Political Science: Pre-Law

Advice for Pre-Law students

Law schools are seeking students with outstanding academic records, not students who have majored in one particular discipline.

The University offers majors as indicated elsewhere in the Francis Marion University Catalog.  Any of these majors would be acceptable to a law school, provided a student has a demonstrated proficiency in the use of the English language as well as a high grade point average.

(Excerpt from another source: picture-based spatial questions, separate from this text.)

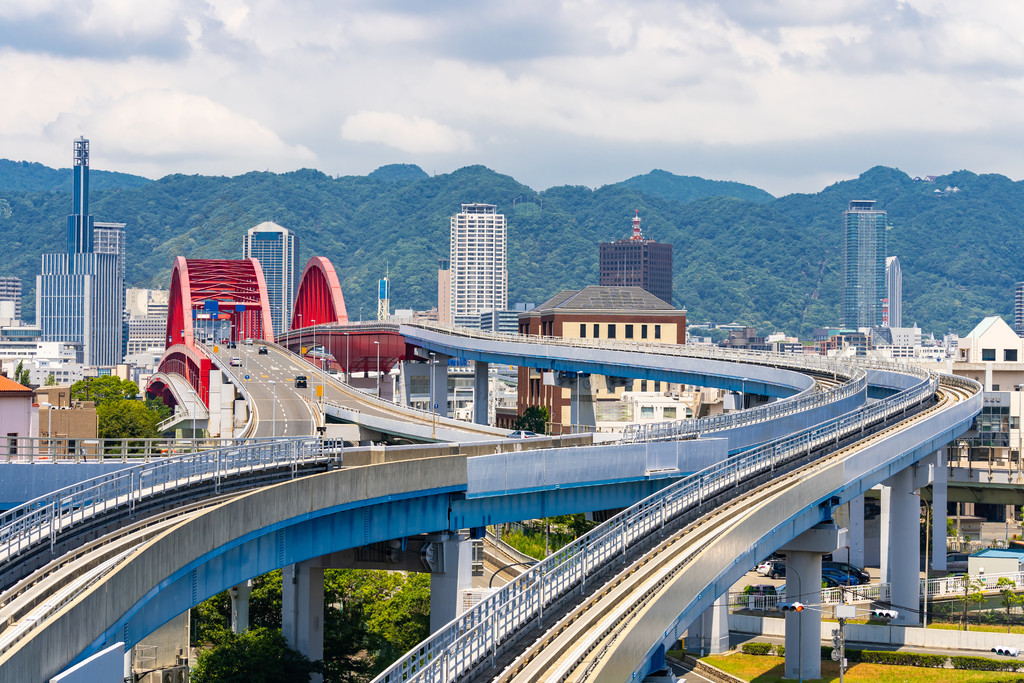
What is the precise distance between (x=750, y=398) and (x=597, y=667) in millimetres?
82661

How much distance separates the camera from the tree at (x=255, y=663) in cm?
4991

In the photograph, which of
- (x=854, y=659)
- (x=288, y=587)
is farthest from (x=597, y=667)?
(x=854, y=659)

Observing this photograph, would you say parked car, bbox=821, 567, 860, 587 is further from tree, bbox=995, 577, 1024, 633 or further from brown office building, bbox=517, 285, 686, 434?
brown office building, bbox=517, 285, 686, 434

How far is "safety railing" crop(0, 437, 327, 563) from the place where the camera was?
2984cm

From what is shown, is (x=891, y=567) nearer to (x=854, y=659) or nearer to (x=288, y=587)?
(x=854, y=659)

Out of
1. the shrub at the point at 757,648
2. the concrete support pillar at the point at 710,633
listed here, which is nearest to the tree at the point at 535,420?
the concrete support pillar at the point at 710,633

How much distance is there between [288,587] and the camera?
53.3 meters

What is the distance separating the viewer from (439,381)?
143 meters

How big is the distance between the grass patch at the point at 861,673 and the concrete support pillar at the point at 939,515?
27.0m

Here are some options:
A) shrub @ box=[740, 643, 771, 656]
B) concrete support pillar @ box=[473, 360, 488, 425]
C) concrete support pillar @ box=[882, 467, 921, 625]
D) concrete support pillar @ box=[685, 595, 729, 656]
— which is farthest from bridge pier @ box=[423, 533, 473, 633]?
concrete support pillar @ box=[473, 360, 488, 425]

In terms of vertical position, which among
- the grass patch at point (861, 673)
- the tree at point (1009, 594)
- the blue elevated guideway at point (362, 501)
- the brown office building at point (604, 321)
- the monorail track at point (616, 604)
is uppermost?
the brown office building at point (604, 321)

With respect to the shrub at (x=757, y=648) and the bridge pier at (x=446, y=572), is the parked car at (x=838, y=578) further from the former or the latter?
the bridge pier at (x=446, y=572)

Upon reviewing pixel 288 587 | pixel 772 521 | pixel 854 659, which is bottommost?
pixel 854 659

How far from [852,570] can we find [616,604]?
5419cm
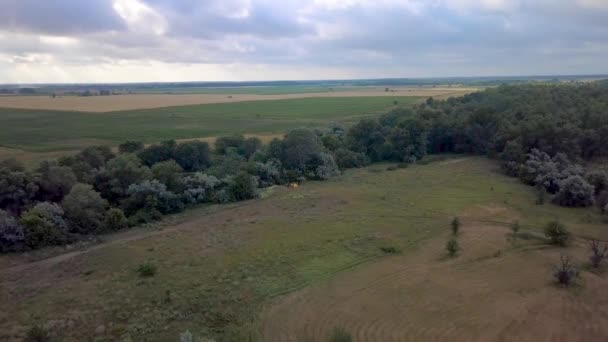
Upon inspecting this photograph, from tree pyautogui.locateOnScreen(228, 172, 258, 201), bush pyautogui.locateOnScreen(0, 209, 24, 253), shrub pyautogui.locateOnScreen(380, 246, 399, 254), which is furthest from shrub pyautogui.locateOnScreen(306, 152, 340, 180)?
bush pyautogui.locateOnScreen(0, 209, 24, 253)

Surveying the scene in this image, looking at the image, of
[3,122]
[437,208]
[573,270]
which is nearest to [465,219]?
[437,208]

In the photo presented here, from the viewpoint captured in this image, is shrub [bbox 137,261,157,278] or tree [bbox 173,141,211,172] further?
tree [bbox 173,141,211,172]

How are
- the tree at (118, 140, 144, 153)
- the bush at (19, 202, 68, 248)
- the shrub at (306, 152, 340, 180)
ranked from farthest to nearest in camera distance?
the tree at (118, 140, 144, 153) → the shrub at (306, 152, 340, 180) → the bush at (19, 202, 68, 248)

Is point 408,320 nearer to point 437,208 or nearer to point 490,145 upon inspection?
point 437,208

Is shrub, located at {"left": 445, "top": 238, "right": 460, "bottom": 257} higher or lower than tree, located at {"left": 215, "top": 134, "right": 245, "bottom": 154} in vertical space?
lower

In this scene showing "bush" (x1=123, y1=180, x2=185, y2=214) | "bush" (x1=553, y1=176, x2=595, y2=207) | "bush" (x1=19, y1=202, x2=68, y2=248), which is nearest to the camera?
"bush" (x1=19, y1=202, x2=68, y2=248)

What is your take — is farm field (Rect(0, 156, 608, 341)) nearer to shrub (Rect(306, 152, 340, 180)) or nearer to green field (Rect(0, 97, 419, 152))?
shrub (Rect(306, 152, 340, 180))
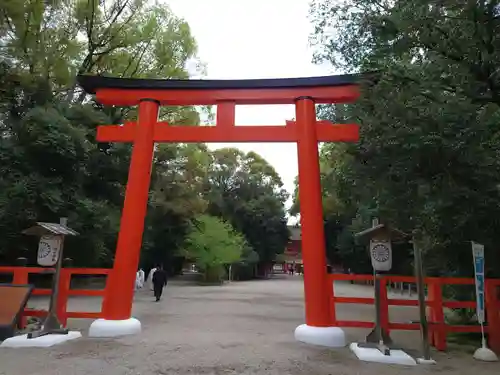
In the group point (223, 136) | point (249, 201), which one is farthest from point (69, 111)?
point (249, 201)

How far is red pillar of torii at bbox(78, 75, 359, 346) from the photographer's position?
25.0 feet

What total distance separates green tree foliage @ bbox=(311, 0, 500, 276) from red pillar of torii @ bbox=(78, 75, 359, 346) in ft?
4.61

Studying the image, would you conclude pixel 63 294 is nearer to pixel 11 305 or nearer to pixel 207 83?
pixel 11 305

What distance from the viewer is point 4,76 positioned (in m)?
13.2

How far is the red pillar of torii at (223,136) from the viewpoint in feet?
25.0

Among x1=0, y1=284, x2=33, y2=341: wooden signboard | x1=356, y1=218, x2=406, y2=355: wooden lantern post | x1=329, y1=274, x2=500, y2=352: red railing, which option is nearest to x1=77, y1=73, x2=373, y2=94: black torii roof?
x1=356, y1=218, x2=406, y2=355: wooden lantern post

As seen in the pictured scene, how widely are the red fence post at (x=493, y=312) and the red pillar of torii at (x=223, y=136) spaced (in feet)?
8.87

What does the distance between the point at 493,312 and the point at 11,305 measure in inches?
336

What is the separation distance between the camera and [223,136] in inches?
336

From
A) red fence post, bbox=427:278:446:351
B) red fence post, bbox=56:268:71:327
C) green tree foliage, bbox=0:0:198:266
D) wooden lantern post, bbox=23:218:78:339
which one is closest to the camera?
red fence post, bbox=427:278:446:351

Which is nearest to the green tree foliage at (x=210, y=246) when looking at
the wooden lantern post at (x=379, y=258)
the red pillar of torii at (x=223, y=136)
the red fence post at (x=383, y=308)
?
the red pillar of torii at (x=223, y=136)

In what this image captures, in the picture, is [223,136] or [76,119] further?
[76,119]

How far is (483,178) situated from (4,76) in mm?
14142

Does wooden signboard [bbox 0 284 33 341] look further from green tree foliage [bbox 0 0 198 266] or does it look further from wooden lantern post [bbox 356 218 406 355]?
green tree foliage [bbox 0 0 198 266]
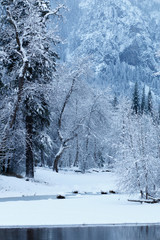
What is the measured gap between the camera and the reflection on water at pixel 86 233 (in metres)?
9.62

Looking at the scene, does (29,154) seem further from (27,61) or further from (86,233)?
(86,233)

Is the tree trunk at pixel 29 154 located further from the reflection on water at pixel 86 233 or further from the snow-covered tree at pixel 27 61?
the reflection on water at pixel 86 233

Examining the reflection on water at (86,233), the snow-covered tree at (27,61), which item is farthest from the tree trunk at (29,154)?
the reflection on water at (86,233)

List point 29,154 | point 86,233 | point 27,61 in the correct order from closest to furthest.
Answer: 1. point 86,233
2. point 27,61
3. point 29,154

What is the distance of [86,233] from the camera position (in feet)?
33.5

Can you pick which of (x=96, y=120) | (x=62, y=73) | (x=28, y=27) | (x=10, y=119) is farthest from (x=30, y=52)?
(x=96, y=120)

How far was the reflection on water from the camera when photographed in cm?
962

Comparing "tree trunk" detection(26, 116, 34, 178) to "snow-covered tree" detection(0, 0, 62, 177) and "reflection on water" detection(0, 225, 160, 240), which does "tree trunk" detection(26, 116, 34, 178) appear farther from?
"reflection on water" detection(0, 225, 160, 240)

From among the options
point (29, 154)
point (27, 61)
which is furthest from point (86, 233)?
point (29, 154)

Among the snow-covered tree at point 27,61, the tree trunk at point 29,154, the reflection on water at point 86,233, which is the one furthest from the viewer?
the tree trunk at point 29,154

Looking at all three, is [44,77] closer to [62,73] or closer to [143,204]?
[62,73]

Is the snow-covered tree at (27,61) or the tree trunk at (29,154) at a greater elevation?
the snow-covered tree at (27,61)

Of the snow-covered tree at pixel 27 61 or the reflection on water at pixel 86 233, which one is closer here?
the reflection on water at pixel 86 233

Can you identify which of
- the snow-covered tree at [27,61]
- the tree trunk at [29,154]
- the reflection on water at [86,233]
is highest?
the snow-covered tree at [27,61]
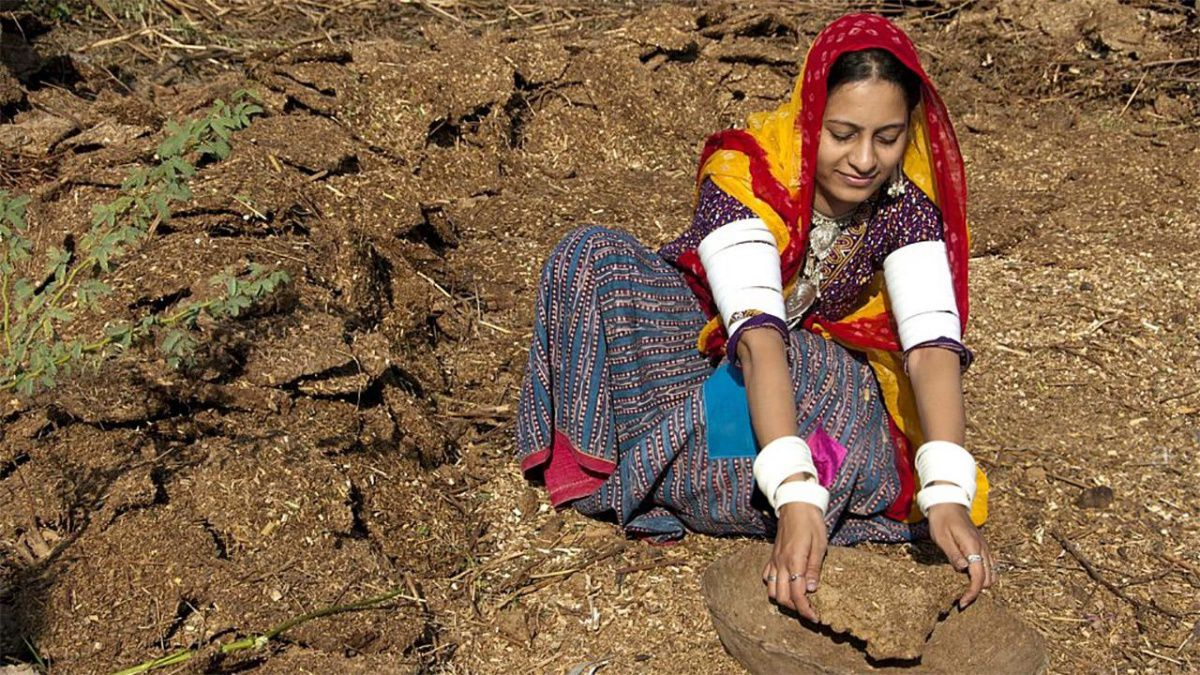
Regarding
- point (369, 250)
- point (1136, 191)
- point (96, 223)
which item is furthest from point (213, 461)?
point (1136, 191)

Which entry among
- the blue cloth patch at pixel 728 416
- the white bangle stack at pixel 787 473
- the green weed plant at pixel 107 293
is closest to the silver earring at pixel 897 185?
the blue cloth patch at pixel 728 416

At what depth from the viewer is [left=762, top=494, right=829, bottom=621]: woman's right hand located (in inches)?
80.7

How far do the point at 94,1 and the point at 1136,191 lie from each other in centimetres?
380

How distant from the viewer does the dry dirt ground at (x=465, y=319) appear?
2.33m

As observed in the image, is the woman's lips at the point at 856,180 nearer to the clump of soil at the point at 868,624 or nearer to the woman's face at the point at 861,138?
the woman's face at the point at 861,138

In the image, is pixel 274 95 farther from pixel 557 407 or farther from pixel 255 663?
pixel 255 663

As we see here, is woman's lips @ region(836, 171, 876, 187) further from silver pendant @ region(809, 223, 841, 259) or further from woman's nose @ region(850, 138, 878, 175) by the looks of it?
silver pendant @ region(809, 223, 841, 259)

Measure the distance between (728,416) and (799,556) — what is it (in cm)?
46

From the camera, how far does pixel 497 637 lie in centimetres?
241

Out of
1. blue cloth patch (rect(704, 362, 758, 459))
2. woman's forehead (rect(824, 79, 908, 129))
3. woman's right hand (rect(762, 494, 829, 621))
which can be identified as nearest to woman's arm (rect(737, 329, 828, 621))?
woman's right hand (rect(762, 494, 829, 621))

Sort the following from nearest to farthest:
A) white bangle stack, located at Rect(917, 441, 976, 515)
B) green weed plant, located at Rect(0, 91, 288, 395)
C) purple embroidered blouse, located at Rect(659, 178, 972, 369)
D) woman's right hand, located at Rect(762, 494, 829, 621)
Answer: woman's right hand, located at Rect(762, 494, 829, 621), white bangle stack, located at Rect(917, 441, 976, 515), green weed plant, located at Rect(0, 91, 288, 395), purple embroidered blouse, located at Rect(659, 178, 972, 369)

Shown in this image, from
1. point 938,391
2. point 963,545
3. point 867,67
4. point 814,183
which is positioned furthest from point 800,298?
point 963,545

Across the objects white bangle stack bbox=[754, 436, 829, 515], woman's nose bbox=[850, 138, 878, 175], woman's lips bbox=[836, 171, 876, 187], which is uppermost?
woman's nose bbox=[850, 138, 878, 175]

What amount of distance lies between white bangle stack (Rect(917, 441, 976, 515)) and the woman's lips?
0.50 metres
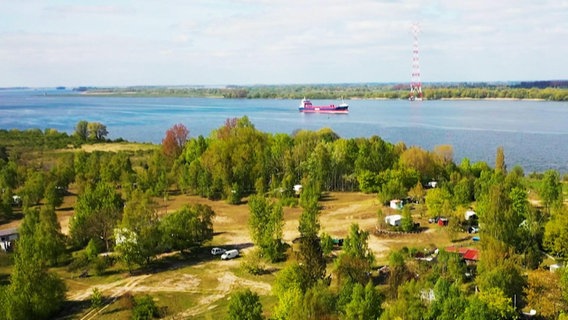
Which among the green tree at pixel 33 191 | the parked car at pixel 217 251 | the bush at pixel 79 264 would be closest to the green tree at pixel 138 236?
the bush at pixel 79 264

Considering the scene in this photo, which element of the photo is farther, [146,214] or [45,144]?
[45,144]

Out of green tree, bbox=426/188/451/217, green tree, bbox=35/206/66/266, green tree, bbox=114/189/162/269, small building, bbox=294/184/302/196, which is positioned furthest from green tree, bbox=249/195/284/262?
small building, bbox=294/184/302/196

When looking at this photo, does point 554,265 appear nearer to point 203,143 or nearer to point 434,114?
point 203,143

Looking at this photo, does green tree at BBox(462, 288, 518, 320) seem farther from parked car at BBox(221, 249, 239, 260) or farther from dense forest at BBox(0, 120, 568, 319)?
parked car at BBox(221, 249, 239, 260)

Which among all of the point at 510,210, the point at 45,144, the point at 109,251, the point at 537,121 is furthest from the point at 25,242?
the point at 537,121

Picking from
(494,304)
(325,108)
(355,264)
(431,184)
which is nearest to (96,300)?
(355,264)

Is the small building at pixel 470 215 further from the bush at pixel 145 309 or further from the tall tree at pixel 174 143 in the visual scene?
the tall tree at pixel 174 143

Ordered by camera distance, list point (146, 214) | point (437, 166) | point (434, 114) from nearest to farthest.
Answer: point (146, 214) < point (437, 166) < point (434, 114)
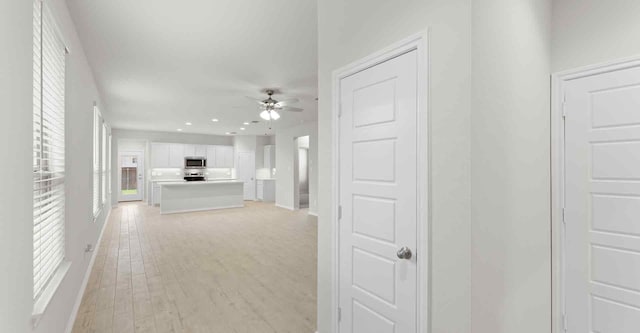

However, the Supreme Court of South Carolina advises students that the Court has found the following subjects highly beneficial in taking the bar examination and for the pursuit of a career as an attorney:

  1. English composition
  2. English public speaking
  3. United States History
  4. Accounting
  5. Economics
  6. Logic
  7. Literature
  8. Political Science
  9. Philosophy

Introductory levels of four of these courses (composition, history, literature, and political science) are required as general education subjects.  Students interested in going to law school should consider taking upper-level courses from some areas, in addition to the introductory-level courses.  For further information, students can contact the coordinator.

COORDINATOR

Dr. David R. White

Chair, Department of Political Science & Geography
Professor of Political Science
Coordinator of Political Science, Criminal Justice, & Pre-Law Programs

Office: FH 129
Phone: 843-661-1614
dwhite@fmarion.edu

Pre-Law Course of Study

There is no suggested course of study for pre-law students. Indeed, the variety of backgrounds of those who undertake legal careers is a blessing to the profession. Because of the multifaceted nature of legal education, there is no particular course that will fully prepare a person for law school, but there are courses that may be helpful.

Courses which involve logic or analysis and develop oral and written communication skills will be beneficial. Lawyers need to cultivate interpersonal skills to be able to work with clients, opposing parties and the trier of fact. Lawyers need to be objective, to see both sides of an issue. They must be both succinct and persuasive in presentations.

Technology is having an impact on the way law is being practiced, and computer skills will be required. A person should develop sound study habits and time management skills as lawyers must be well prepared.

Someone considering going to law school should choose an undergraduate major with career alternatives should his or her law career plans change.